De subsistir gracias al «Metegol», a ser el goleador que amargó a Boca Juniors en la Copa LPF 2024
Hace menos de veinticuatro horas, el futbolista José Mauri se convirtió en noticia por ser el autor del gol con el cual Sarmiento de Junín le igualó 1-1 a Boca Juniors un partido que ganaba, haciendo de local en la cancha de San Lorenzo de Almagro, por la segunda de la Zona B de la Copa de la Liga Profesional (LPF). Eso, a su vez, hizo que la increíble historia de vida y superación que el jugador del «Verde» lleva en sus espaldas abandone las sombras y pase a ser exhibida e iluminada en las primeras planas deportivas de este viernes.
Y es que Mauri tiene para contar experiencias que tranquilamente podrían haber sido frangmentos de la vida del propio Forrest Gump. El volante ofensivo, hoy en Sarmiento de Junín, se fue del país cuando ingresaba a su adolescencia, se crió futbolísticamente en Italia, tuvo que recurrir al «metegol» para subsistir económicamente, llegó a jugar en Parma, las juveniles del seleccionado de Italia y en el glorioso AC Milan.
José Agustín Mauri nació el 16 de mayo de 1997 en Realicó, al norte de la provincia de La Pampa. Se inició futbolísticamente en Ferro de Realicó. Con apenas 14 años, un representante se aprovechó de su sueño de triunfar en las grandes ligas del fútbol europeo y lo estafó, dejándolo tirado en Italia tras venderlo al Parma. «A los 14 años me llevó un representante y me dejó tirado en Italia. Me dejaron en una pensión, sin pasaporte y con gente que no hablaba español (…) vendió mi pase sin avisar al club de origen, cobró su plata y me abandonó», reveló en una entrevista con DSports. «Fue muy duro al principio, pero a mi familia jamás le dije nada, hasta que fui grande», recordó.

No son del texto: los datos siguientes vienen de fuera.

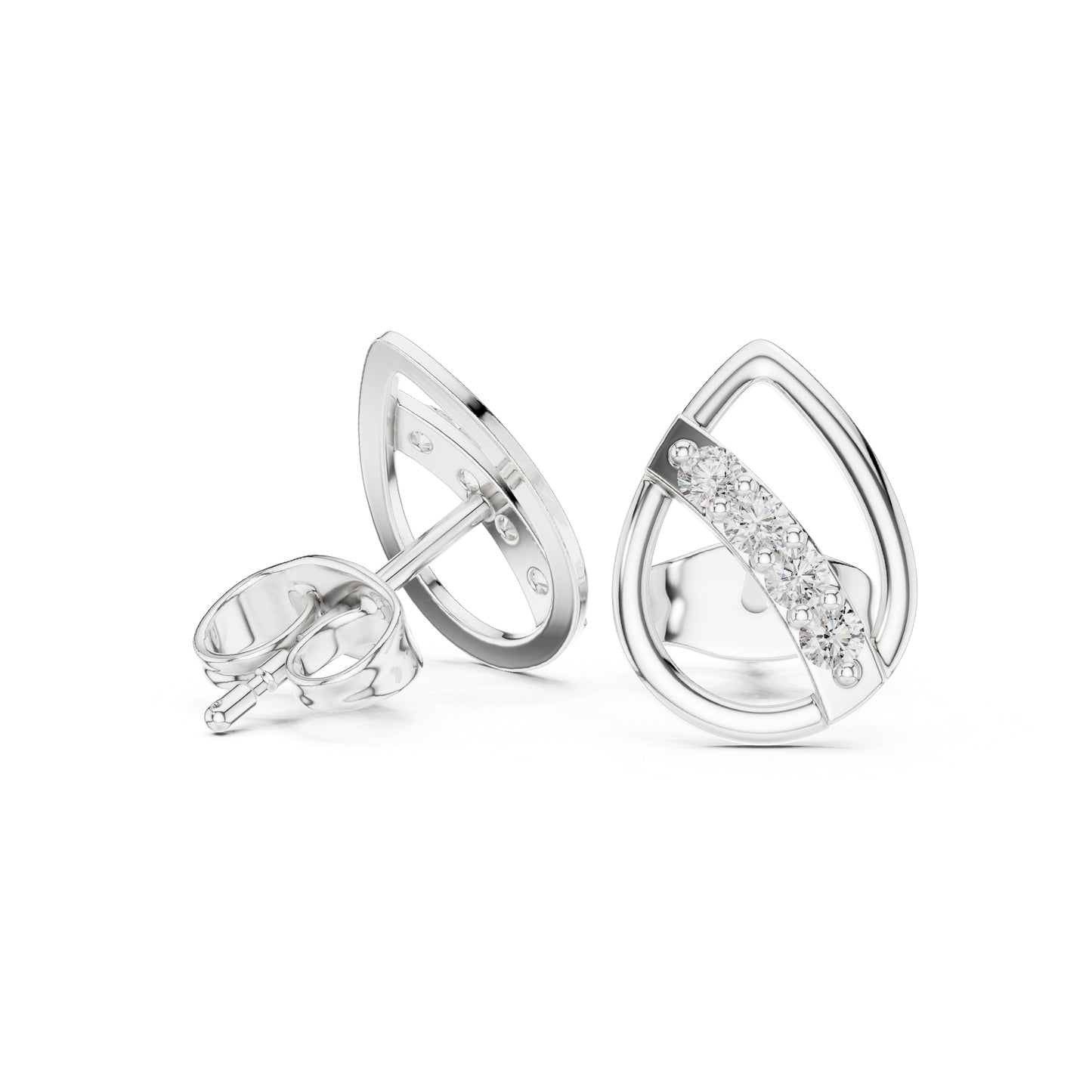 14K White Gold Round Lab-Grown Diamond Everyday Wear Earrings for Women | Pure Carat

Allí es cuando el juego conocido como «Metegol» aparece como un salvavidas en la historia de Mauri. Al no poder jugar al fútbol y no tener a nadie que lo mantenga, Mauri encontró la supervivencia en el apasionante juego donde se representa un partido de fútbol con 22 jugadores de metal.«Me considero un crack en el metegol y en la pensión de Parma me mantenía gracias a eso, les jugaba por cualquier cosa a mis compañeros más holgados económicamente. Con esa plata me pagaba la comida y hasta me compré zapatillas», rememoró el futbolista pampeano.
Posteriormente, a sus 17 años, llegó el momento de mostrar su talento en el fútbol real. En la Copa Italia de 2013, José Mauri debutó como futbolista profesional con la camiseta de Parma, en un duelo ante Varese 1910, donde ingresó a los 68 minutos. Su nivel lo llevó a jugar seis encuentros con la Selección de Italia Sub 17 y, tras 36 partidos y dos goles convertidos en Parma, dio el salto al poderoso Milan. En su primera temporada disputó diez encuentros y fue cedido a préstamo un año a Empoli, luego volvió al «Rossonero» hasta que a fines de 2020 regresó a la Argentina para jugar en Talleres de Córdoba.
Tras un año y medio en la «T», ya en el 2022, se fue a Estados Unidos para jugar en el Sporting Kansas City de la Major League Soccer de Estados Unidos. Para 2023 regresó al país con la meta de vestir la casaca de Sarmiento de Junín, pero apenas pudo jugar dos partidos porque sufrió una dura lesión (rotura de ligamentos cruzados en la rodilla, con dos operaciones) que lo alejó de las canchas durante el resto de la temporada pasada.
Ahora, en un nuevo comienzo, en un nuevo capítulo de su vida, disputando su segundo encuentro en la presente temporada (el cuarto con el «Verde»), Mauri le dio el empate a su equipo nada menos que contra Boca, club cuyo presidente es Juan Román Riquelme, su máximo ídolo futbolístico, a quien lo tiene eternizado en un tatuaje sobre su pierna. Y como si esto fuera poco, en el festejo de gol, el «8» de Sarmiento se puso la «redonda» debajo de su camiseta y sonrió con felicidad plena, confirmando que su hijo/a viene en camino con un pan, y quizás goles, bajo el brazo.